**REQUIRED ACTION A:**
Quote the listing verbatim, starting at its first line and ending at the line that contains "Which is larger, the share for No".

[Opening SOURCE PASSAGE section]

The January 15, 2014 Supreme Court opinion in Pittman v. Pittman407 S.C. 141, 754 S.E.2d 501 (2014), affirmed the Court of Appeals and family court’s determination that husband’s premarital surveying business had been transmuted into marital property while modifying the reasoning justifying the decision.  At trial the family court found this business to be transmuted and awarded Wife one-half of the value of the business.  Husband appealed and the Court of Appeals affirmed this issue.  The Supreme Court granted certiorari on this one issue.

The family court had justified and the Court of Appeals had affirmed the transmutation in-part based upon Wife’s premarital contributions to the business.  The Supreme Court found such consideration to be an error of law but affirmed the transmutation finding “the record reveals ample evidence to support a finding that the parties’ actions during the marriage manifested intent for the Business to be transmuted.” (emphasis in original).  The Pittman opinion contains numerous factual findings documenting this evidence.

Husband raised two additional arguments as to why he should have been awarded more than 50% of the value of this business.  First he argued he was entitled to a “special equity” interest in this business because it had value prior to the marriage.  The Supreme Court held this “argument is inconsistent with the law of this state. ‘When property is determined to have been transmuted, the entire property, not just a portion of the property, is included in the parties’ marital property which is thereafter apportioned by the family court using the criteria set forth in the equitable apportionment statute.’” Calhoun v. Calhoun, 339 S.C. 96, 106, 529 S.E.2d 14, 20 (2000).  Basically, once property has been transmuted, no special equity interest exists.

Husband’s second argument was that he was entitled to more than 50% of the value of the business due to his premarital contribution.  The Supreme Court noted this argument had merit “in the abstract” but was “unable [unwilling?] to conclude that the family court erred.”  In responding to Husband’s post-trial motion for reconsideration, “the family court noted the parties stipulated to a ‘50/50 division.’ Although there is disagreement as to whether the parties stipulated to an equal division, we have carefully reviewed the parties’ respective contributions to the acquisition of the marital estate and find the equitable apportionment ordered by the family court to be reasonable.”

Given the Supreme Court’s holding, it could have dismissed certiorari as improvidently granted. It appears it issued this opinion in order to direct family courts not to consider premarital contributions in determining transmutation.

[Closing SOURCE PASSAGE section]

**REQUIRED ACTION B:**
According to the summary of Pittman v. Pittman, on what date did the Supreme Court issue its opinion?

[Opening SUPPLIED MATERIAL section]

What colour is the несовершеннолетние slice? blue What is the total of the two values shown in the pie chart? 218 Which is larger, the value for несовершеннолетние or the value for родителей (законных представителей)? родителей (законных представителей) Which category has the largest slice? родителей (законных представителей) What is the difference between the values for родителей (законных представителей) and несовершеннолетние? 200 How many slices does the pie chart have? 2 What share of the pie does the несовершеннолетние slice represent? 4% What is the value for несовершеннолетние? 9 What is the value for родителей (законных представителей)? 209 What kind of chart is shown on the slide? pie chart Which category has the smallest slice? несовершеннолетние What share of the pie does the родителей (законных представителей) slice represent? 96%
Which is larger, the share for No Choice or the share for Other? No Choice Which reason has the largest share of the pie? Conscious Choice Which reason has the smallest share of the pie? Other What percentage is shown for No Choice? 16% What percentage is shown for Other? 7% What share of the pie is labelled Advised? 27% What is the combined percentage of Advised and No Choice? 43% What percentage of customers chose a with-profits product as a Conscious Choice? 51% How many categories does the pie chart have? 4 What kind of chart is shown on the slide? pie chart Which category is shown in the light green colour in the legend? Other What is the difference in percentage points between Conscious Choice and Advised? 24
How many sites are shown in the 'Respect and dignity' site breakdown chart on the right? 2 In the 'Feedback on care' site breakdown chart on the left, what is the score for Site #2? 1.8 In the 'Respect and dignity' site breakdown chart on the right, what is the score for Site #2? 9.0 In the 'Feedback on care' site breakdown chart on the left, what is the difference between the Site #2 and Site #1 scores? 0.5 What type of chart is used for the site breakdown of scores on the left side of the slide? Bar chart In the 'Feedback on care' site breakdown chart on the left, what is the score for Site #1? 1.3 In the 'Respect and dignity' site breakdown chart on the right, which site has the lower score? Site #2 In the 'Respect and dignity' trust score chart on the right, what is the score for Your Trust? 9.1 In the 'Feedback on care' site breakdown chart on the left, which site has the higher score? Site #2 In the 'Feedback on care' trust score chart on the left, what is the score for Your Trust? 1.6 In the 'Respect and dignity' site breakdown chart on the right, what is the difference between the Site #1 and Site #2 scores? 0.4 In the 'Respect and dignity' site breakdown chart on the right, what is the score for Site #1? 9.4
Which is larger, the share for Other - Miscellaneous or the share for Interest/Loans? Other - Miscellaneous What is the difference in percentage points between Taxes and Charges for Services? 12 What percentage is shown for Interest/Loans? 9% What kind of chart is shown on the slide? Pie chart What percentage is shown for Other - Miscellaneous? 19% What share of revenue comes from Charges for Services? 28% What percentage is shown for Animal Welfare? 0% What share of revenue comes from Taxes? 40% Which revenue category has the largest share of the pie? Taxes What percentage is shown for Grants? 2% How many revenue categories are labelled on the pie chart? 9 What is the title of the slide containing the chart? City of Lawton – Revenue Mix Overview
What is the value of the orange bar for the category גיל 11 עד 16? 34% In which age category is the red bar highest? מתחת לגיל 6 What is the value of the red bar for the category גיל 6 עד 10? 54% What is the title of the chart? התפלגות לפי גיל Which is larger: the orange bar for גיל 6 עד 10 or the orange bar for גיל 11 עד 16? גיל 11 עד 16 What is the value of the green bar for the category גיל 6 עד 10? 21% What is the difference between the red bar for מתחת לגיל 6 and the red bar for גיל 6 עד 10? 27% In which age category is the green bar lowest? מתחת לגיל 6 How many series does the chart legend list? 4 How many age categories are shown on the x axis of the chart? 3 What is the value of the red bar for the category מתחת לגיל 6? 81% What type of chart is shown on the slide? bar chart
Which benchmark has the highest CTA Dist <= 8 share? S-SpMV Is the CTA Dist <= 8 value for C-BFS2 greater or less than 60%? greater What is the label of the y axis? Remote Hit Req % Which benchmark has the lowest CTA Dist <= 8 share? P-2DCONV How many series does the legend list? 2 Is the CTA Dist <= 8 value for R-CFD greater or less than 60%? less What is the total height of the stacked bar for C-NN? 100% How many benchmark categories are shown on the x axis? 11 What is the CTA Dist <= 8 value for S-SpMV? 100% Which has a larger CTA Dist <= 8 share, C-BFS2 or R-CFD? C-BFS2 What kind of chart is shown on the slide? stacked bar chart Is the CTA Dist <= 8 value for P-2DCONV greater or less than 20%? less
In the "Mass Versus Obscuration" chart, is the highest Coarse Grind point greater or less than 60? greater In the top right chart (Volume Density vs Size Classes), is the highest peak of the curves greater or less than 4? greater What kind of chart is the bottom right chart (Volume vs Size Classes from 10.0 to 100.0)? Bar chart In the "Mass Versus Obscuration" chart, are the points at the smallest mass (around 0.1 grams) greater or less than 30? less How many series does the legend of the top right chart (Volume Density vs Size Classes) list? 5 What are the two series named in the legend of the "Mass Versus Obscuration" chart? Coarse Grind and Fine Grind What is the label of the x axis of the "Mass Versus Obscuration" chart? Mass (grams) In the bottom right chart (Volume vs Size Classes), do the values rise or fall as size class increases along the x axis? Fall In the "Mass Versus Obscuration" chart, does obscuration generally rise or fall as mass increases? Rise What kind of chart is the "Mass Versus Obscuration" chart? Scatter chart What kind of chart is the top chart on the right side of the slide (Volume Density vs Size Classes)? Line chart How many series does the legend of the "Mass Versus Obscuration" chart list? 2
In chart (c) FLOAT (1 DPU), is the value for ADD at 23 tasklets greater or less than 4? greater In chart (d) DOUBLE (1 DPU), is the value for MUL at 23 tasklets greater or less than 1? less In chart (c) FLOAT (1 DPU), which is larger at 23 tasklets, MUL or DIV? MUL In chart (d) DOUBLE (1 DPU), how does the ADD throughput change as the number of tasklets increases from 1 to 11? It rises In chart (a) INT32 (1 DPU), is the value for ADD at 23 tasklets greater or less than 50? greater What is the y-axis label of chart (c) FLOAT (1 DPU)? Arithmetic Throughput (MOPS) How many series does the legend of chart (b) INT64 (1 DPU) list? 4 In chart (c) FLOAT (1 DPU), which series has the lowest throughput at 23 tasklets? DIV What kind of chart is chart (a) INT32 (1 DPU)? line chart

[Closing SUPPLIED MATERIAL section]

**REPLY A:**
What colour is the несовершеннолетние slice? blue What is the total of the two values shown in the pie chart? 218 Which is larger, the value for несовершеннолетние or the value for родителей (законных представителей)? родителей (законных представителей) Which category has the largest slice? родителей (законных представителей) What is the difference between the values for родителей (законных представителей) and несовершеннолетние? 200 How many slices does the pie chart have? 2 What share of the pie does the несовершеннолетние slice represent? 4% What is the value for несовершеннолетние? 9 What is the value for родителей (законных представителей)? 209 What kind of chart is shown on the slide? pie chart Which category has the smallest slice? несовершеннолетние What share of the pie does the родителей (законных представителей) slice represent? 96%
Which is larger, the share for No Choice or the share for Other? No Choice Which reason has the largest share of the pie? Conscious Choice Which reason has the smallest share of the pie? Other What percentage is shown for No Choice? 16% What percentage is shown for Other? 7% What share of the pie is labelled Advised? 27% What is the combined percentage of Advised and No Choice? 43% What percentage of customers chose a with-profits product as a Conscious Choice? 51% How many categories does the pie chart have? 4 What kind of chart is shown on the slide? pie chart Which category is shown in the light green colour in the legend? Other What is the difference in percentage points between Conscious Choice and Advised? 24

**REPLY B:**
January 15, 2014